Tribunal de commerce de Bobigny, le 8 octobre 2025, n°2025P02014

Le tribunal de commerce de Bobigny, statuant le 8 octobre 2025, ouvre une procédure de redressement judiciaire. La société, en cessation de paiements depuis le 1er juillet 2025, présente un actif disponible faible au regard de son passif exigible. Le ministère public a requis cette ouverture, assortie d’une période d’observation de six mois. Le tribunal accueille cette demande, estimant que des perspectives de redressement existent pour l’entreprise commerciale.

La caractérisation de l’état de cessation des paiements

La condition légale d’ouverture est établie par une appréciation comptable. Le juge constate l’impossibilité pour le débiteur de faire face à son passif exigible avec son actif disponible. Cette analyse purement financière est la pierre angulaire du prononcé. Elle fonde légalement l’ouverture de la procédure collective, sans nécessiter d’examen des causes de la défaillance.

La portée de cette qualification est immédiate et entraîne des conséquences procédurales strictes. La date de cessation des paiements est fixée provisoirement, déterminant la période suspecte. Cette constatation objective écarte toute appréciation discrétionnaire sur la gestion ou la responsabilité des dirigeants à ce stade.

L’existence de perspectives de redressement justifiant la procédure

Le prononcé du redressement judiciaire est subordonné à l’existence de perspectives de redressement. Le tribunal relève cet élément sans détailler les motifs de son optimisme.

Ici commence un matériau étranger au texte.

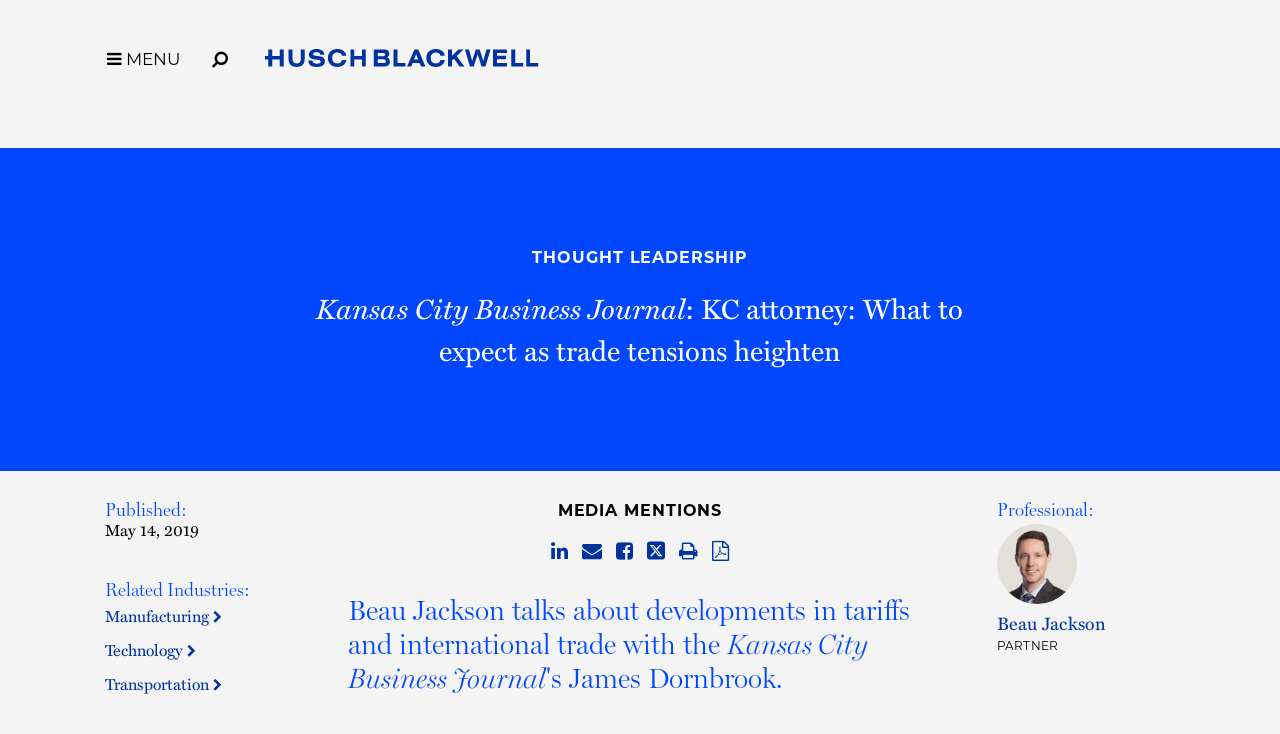

--- FILE ---
content_type: text/css
request_url: https://tags.srv.stackadapt.com/sa.css
body_size: -11
content:
:root {
    --sa-uid: '0-9475c17b-b4f9-5d5f-4035-2389196c9aff';
}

Il se fonde sur la déclaration du dirigeant, qui maintient sa demande pour restructurer la société. Cette appréciation sommaire suffit à justifier le choix du redressement plutôt que de la liquidation.

La valeur de cette appréciation réside dans son caractère prospectif et nécessairement incertain. Elle contraste avec des situations où la cessation d’activité est avérée. « Tous les contrats clients ont été résiliés du fait en raison de la cessation d’activité » (Cour d’appel de Versailles, le 2 septembre 2025, n°25/00682). Ici, la poursuite de l’activité et l’engagement du dirigeant fondent la décision.

Les mesures d’organisation de la période d’observation

Le tribunal organise immédiatement le déroulement de la procédure. Il ouvre une période d’observation de six mois et nomme les organes de la procédure. Le juge commissaire, le mandataire judiciaire et un administrateur judiciaire sont désignés. Cette mise en place rapide vise à préserver les actifs et à préparer un plan de redressement.

Le sens de ces nominations est d’encadrer la gestion de l’entreprise durant l’observation. L’administrateur est chargé d’assister le débiteur pour tous actes de gestion. Cette mission de surveillance et de conseil est cruciale pour assurer la transparence et préparer l’avenir. Elle permet de concilier la continuité de l’exploitation avec la protection des intérêts des créanciers.

Les suites procédurales et les droits des parties

La décision programme les étapes futures de la procédure. Elle renvoie l’affaire à une audience pour statuer sur le plan de redressement. Les créanciers reçoivent un délai pour déclarer leurs créances, et les salariés sont invités à désigner un représentant. Cette organisation cadre strictement le processus collectif à venir.

La portée de ces mesures est de garantir l’information et la participation de toutes les parties. La levée de la confidentialité de la conciliation assure la transparence vis-à-vis des créanciers. Cette publicité est essentielle au bon déroulement de la procédure collective et à la recherche d’une solution viable pour l’entreprise.

Source : Cour de cassation – Base Open Data « Judilibre » & « Légifrance ».